I used the Essence Best Sellers list to help validate the following argument: Street Lit, despite controversy of appropriateness, was the economic backbone of African American literature at the turn of the new millennium. The purpose was to put authors like Sister Souljah and her debut novel, The Coldest Winter Ever in conversation with widely lauded authors like Toni Morrison as a personal act of resistance to the boundaries that keep “canonical” African American literature separate from the inconvenient stories of urban peril in Street Lit.
The method of data collection Essence magazine employed was paramount to my interrogation of Street Lit texts because most genre texts were initially independently published and sold, which would preclude them from mainstream sales records taken from major clearing houses, big box retailers, and other sales record keepers (like the New York Times Bestsellers List). Essence magazine was able to preserve the story of contemporary Black independent print culture through quantitative data reports.
Using software that allowed me to disaggregate the list data helped guide what kinds of questions sit at the intersection of Blackness, womanhood, and reading. Specifically, the dataset revealed interesting narratives about how Street Lit books have been packaged and sold. Sister Souljah’s The Coldest Winter Ever, for example, was the longest running title on the fiction paperback chart—appearing a total of thirty-six times or the equivalent of three years and was consecutively listed for twenty-nine months. The book retailed at 35% lower than the average fiction paperback on the list in 2000 (the year of its publication). The Coldest Winter Ever demonstrated that hardcover books with sticker prices of $20 and up were extremely hard to sell to a Street Lit and Hip-Hop demographic. Portable and cheap pulp books that averaged between $5 and $12 flew off the shelves of independent bookstores alternatively.
Sister Souljah’s success in Hip Hop music and dominance on the Essence list helped to rebuff then emerging notions of the female MCs needing to be oversexualized in lyrics and appearance or Black women authors needing to write solely about friendship, marriage, and God to be successful. She also helped push the boundaries and modes of cultural production Black women could enter after being successful in Hip Hop music by turning to books rather than acting or launching a fashion label. Furthermore, The Coldest Winter Ever helped to establish Hip Hop in print in a way that presented multifaceted Black women characters striving to navigate the Hip Hop cultural terrain.

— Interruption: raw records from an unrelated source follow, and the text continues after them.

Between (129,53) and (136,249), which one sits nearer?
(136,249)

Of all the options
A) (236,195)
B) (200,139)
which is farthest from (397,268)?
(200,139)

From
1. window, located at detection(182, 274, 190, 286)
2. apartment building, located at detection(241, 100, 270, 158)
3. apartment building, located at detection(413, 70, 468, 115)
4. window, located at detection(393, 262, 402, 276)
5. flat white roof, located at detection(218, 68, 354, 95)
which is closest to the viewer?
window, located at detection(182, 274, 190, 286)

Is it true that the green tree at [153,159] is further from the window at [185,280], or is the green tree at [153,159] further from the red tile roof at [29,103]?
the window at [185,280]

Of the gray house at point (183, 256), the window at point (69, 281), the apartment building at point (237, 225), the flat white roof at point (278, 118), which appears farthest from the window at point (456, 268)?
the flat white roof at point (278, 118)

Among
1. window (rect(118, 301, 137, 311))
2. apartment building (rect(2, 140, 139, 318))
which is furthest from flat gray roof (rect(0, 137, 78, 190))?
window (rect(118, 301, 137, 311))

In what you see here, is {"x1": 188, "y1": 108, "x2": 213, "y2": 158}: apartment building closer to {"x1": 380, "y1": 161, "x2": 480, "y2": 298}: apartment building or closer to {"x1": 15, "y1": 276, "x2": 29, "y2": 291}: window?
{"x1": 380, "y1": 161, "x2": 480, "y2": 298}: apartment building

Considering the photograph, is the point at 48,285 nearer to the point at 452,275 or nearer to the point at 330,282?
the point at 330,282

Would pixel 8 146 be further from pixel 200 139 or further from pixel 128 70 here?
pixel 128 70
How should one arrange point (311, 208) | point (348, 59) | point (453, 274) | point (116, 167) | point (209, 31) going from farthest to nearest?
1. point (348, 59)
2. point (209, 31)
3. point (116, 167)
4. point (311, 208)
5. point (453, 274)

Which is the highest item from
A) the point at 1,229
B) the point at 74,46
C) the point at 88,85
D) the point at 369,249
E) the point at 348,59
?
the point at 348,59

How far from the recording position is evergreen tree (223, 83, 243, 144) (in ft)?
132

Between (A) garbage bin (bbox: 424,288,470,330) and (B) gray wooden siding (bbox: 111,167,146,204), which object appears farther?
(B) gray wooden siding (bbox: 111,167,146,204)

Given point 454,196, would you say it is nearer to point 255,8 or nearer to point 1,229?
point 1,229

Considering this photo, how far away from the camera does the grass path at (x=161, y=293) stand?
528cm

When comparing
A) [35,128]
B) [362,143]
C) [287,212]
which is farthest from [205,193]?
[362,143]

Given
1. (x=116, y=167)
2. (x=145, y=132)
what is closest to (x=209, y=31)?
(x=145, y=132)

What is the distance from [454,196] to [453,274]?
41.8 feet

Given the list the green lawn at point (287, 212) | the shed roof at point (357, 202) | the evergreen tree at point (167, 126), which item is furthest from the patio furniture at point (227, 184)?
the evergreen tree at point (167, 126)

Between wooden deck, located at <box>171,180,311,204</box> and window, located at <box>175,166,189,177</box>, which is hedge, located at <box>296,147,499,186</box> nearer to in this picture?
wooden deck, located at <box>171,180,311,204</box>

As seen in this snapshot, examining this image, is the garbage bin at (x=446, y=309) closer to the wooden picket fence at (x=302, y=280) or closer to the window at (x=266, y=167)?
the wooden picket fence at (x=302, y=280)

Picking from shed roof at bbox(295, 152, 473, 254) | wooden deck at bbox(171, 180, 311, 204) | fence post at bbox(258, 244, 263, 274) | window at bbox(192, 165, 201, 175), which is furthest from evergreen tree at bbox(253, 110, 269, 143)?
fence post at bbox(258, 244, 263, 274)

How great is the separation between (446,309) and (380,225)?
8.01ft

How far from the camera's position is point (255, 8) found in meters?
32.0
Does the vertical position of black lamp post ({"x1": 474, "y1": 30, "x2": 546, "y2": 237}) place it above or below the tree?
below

As African American literature production progresses through the twenty-first century and technology improves, how African American literature and culture is preserved and interrogated will require innovative avenues to ensure that scholars are able to answer the questions that give credence to the fullness of Black women’s literature.
- Jacinta R. Saffold, PhD
* Street Lit is a contemporary popular African American literature genre that began in the early 1990s with the technological advances in home computing and personal printing as a creative response to the harsh realities of urban living in America and is a cultural cousin to Hip Hop.